In closing, I'd like you all to feel welcome to email me if you have questions, want to find out more about National Park Service Cultural Landscapes, susan_dolan @nps.gov. We have a National Park Service website for cultural landscapes, nps.gov/culturallandscapes. We have social media, a lot of social media. You can follow us. We share stories, public newsworthy every week of the year about National Park Service Cultural Landscapes on our social media. Then, we also have a data store online, where you can download the cultural landscape inventories or reports from cultural landscapes. This is something that will be a live link in this PowerPoint, presumably, when the PowerPoint is shared, but also you can reach out to me and ask me, "Hey, what's that link for downloading documents about cultural landscapes?" Thank you very much.


Photo of the speaker.
Susan Dolan, National Park Service

National Park Service

Speaker Biography

Susan Dolan is a Historical Landscape Architect and Manager of the U.S. Department of the Interior (USDI), National Park Service, Park Cultural Landscapes Program. Her responsibilities include developing, implementing and overseeing a service-wide landscape preservation program that includes research, planning, stewardship, education and technology development. She previously served as the Historical Landscape Architect for Mount Rainier National Park.

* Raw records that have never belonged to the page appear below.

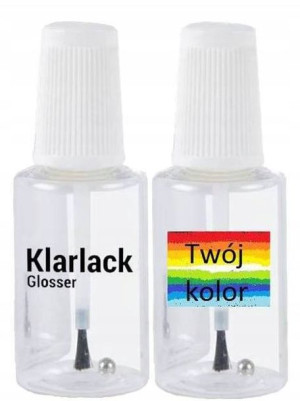 APP idealny korektor do odprysków kolor bezbarwny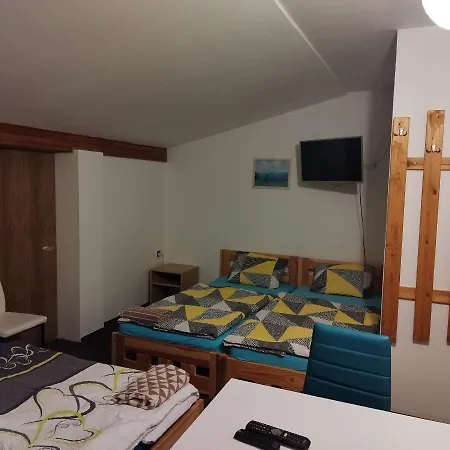 Sankovi * Rokytnice nad Jizerou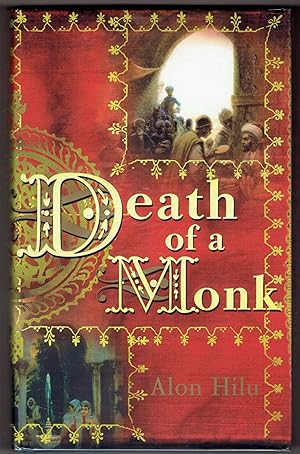 Seller image for Death of a Monk for sale by Eureka Books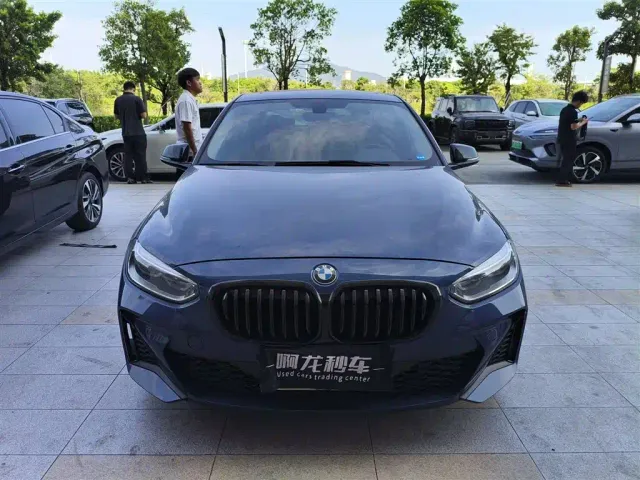 BMW 1 Series — Фото автомобиля 2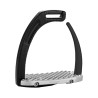 Beugels Air Safety System Jin Stirrup - Zwart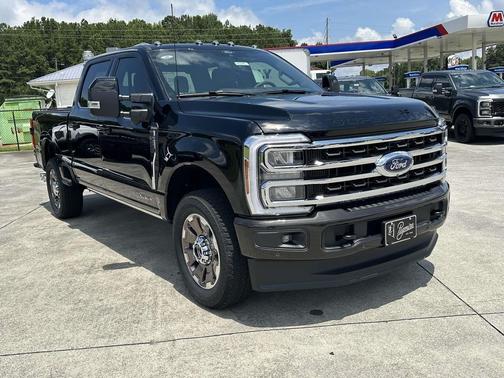 2025 Ford F-250 King Ranch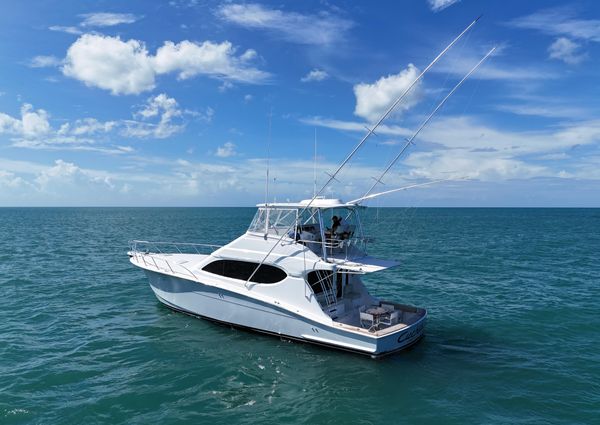 Hatteras 54 Convertible image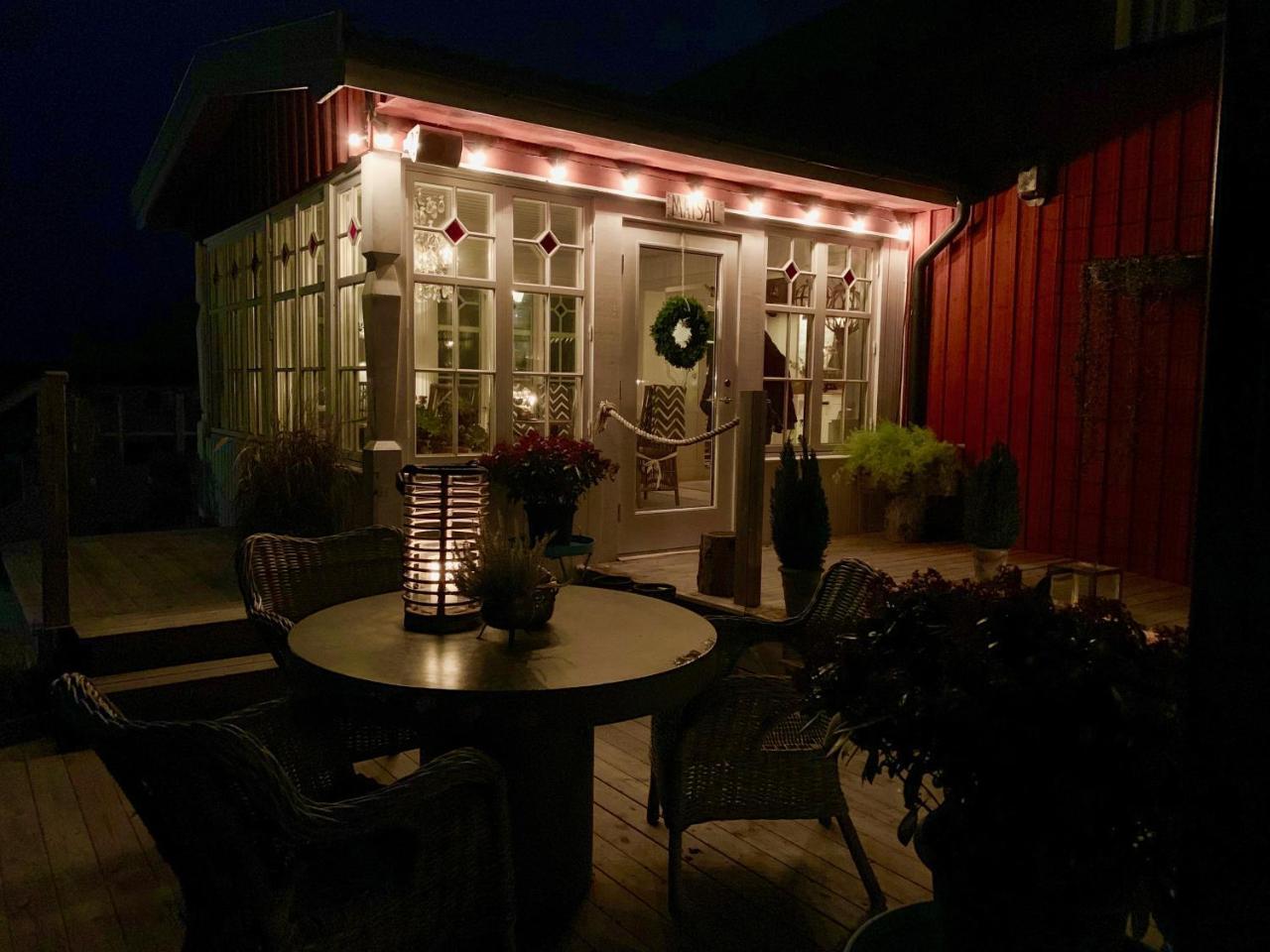فندق Vagnhäradفي  Sund Nergarden المظهر الخارجي الصورة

She has undergraduate and graduate degrees in landscape architecture from the University of Oregon and an undergraduate degree in horticulture from Reading University in England.

Publications include: Orchard Management Plan for Manzanar National Historic Site,” United States Department of the Interior (USDI), National Park Service, Pacific West Regional Office, 2011; “Fruitful Legacy: A Historic Context of Orchards and Fruit Trees in the National Park System, from 1600 to the Present,” USDI, National Park Service, Olmsted Center for Landscape Preservation and Pacific West Regional Office, 2009, and “Orchard Management Plan for John Muir National Historic Site,” USDI, National Park Service, Pacific West Regional Office, 2006.